Le 11 décembre, suite à un accord conclu avec le Conseil, le Parlement s’est prononcé à une large majorité en faveur de la législation sur la pureté de l’air qui fixe de nouvelles limites sur la pollution aux particules fines dans l’UE.
- Poussière dangereuse
La principale nouveauté de la nouvelle loi sur la qualité de l’air est l’introduction d’une limite concernant les émissions pour les particules fines PM 2,5. Ces particules microscopiques, en particulier si elles sont générées par une activité industrielle ou la circulation routière, représentent des risques accrus pour la santé en raison de leur capacité à s’introduire par la bouche et le nez, pénétrant profondément dans les poumons et la circulation sanguine, où elles peuvent provoquer des maladies respiratoires et/ou pulmonaires potentiellement mortelles.
Auparavant, les PM 2,5 ne faisaient pas l’objet de réglementation européenne.
Dans les zones urbaines, les Etats membres seront obligés de réduire les niveaux de PM 2,5 en moyenne de 20 % d’ici 2020, par rapport aux niveaux d’exposition de 2010. D’ici 2015, les niveaux de PM 2,5 dans les zones urbaines devront être réduits sous la barre des 20 microgrammes par mètre cube, avec une valeur limite contraignante de 25 microgrammes d’ici 2015 fixée pour le territoire de l’ensemble des Etats membres.
Au-delà des mesures contraignantes, les Etats membres sont encouragés à atteindre le niveau de 25 microgrammes dès 2010, l’année d’entrée en vigueur de la loi, avec un objectif supplémentaire « indicatif » ou non contraignant de 20 microgrammes de PM 2,5 par mètre cube d’ici 2020. La Commission révisera, voire adaptera cet objectif.

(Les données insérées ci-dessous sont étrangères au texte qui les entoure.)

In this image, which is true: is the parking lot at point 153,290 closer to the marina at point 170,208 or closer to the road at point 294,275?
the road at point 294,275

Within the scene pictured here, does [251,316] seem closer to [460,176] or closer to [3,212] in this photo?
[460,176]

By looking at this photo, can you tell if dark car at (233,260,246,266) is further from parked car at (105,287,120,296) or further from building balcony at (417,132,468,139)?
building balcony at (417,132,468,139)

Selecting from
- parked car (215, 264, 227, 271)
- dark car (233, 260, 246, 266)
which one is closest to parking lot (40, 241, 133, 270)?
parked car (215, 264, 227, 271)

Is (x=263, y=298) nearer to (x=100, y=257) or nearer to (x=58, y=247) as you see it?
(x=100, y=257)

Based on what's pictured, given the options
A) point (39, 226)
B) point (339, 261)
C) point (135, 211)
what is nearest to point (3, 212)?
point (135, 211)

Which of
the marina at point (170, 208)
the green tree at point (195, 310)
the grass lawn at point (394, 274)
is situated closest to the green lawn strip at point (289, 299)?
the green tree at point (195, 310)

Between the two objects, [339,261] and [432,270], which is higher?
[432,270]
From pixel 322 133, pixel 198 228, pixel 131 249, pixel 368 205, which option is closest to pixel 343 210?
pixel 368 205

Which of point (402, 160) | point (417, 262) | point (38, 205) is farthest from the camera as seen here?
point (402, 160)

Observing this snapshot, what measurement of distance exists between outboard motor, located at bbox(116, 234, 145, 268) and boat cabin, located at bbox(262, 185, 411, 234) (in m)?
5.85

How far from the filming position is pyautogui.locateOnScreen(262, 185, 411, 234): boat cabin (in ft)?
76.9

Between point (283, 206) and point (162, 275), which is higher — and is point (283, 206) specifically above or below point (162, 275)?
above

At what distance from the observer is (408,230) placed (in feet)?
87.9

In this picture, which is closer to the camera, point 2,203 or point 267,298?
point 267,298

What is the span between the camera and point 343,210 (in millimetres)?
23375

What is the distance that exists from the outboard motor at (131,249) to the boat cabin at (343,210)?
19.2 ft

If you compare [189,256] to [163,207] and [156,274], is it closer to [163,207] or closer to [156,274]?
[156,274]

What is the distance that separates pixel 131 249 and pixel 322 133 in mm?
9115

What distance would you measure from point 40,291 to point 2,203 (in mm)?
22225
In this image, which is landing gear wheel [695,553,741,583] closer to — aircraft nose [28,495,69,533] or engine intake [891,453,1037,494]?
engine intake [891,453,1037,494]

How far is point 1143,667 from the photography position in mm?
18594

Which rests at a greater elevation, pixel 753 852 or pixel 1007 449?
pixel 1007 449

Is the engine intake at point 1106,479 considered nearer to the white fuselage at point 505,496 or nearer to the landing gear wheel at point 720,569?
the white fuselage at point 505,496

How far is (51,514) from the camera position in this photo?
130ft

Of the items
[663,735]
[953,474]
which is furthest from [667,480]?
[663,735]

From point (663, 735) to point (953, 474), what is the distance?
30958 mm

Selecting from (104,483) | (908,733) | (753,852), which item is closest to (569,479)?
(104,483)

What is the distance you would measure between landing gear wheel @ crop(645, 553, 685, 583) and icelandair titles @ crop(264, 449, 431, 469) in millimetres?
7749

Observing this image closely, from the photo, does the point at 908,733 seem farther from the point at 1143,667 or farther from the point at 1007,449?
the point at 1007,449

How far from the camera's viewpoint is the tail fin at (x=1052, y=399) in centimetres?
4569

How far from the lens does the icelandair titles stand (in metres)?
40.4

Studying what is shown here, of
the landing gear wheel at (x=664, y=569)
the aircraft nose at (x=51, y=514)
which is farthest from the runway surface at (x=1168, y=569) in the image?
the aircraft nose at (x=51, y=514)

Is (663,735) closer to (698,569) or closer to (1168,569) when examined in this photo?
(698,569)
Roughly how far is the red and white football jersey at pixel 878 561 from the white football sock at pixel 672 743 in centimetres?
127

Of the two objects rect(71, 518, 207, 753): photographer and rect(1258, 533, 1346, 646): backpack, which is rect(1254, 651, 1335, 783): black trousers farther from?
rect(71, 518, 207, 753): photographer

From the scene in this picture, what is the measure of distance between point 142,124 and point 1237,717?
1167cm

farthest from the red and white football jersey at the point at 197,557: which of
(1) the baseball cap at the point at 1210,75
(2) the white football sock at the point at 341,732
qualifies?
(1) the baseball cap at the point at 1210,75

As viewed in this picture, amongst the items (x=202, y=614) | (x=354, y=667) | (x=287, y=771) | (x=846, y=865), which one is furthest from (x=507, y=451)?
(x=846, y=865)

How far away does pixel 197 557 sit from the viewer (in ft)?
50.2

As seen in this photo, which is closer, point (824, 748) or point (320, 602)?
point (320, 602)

Les lois en vigueur concernant les limites PM 10, plus élevées et moins dangereuses, ne seront pas mises à jour par la nouvelle loi et resteront à une moyenne de 40 microgrammes par mètre cube. En revanche, le texte contient une nouvelle dérogation qui accorde aux Etats membres jusqu’en 2011 pour mettre en œuvre les limites de PM 10 dans les cas où les « caractéristiques de dispersion du site, de conditions climatiques défavorables ou de facteurs transfrontaliers » empêchent une réduction plus rapide des émissions de particules.
- Suivre la voie tracée par les Etats-Unis ?
Les mesures mettront les lois européennes en conformité avec la législation en vigueur aux Etats-Unis, qui ont adopté des limites de PM 2,5 similaires en 1997.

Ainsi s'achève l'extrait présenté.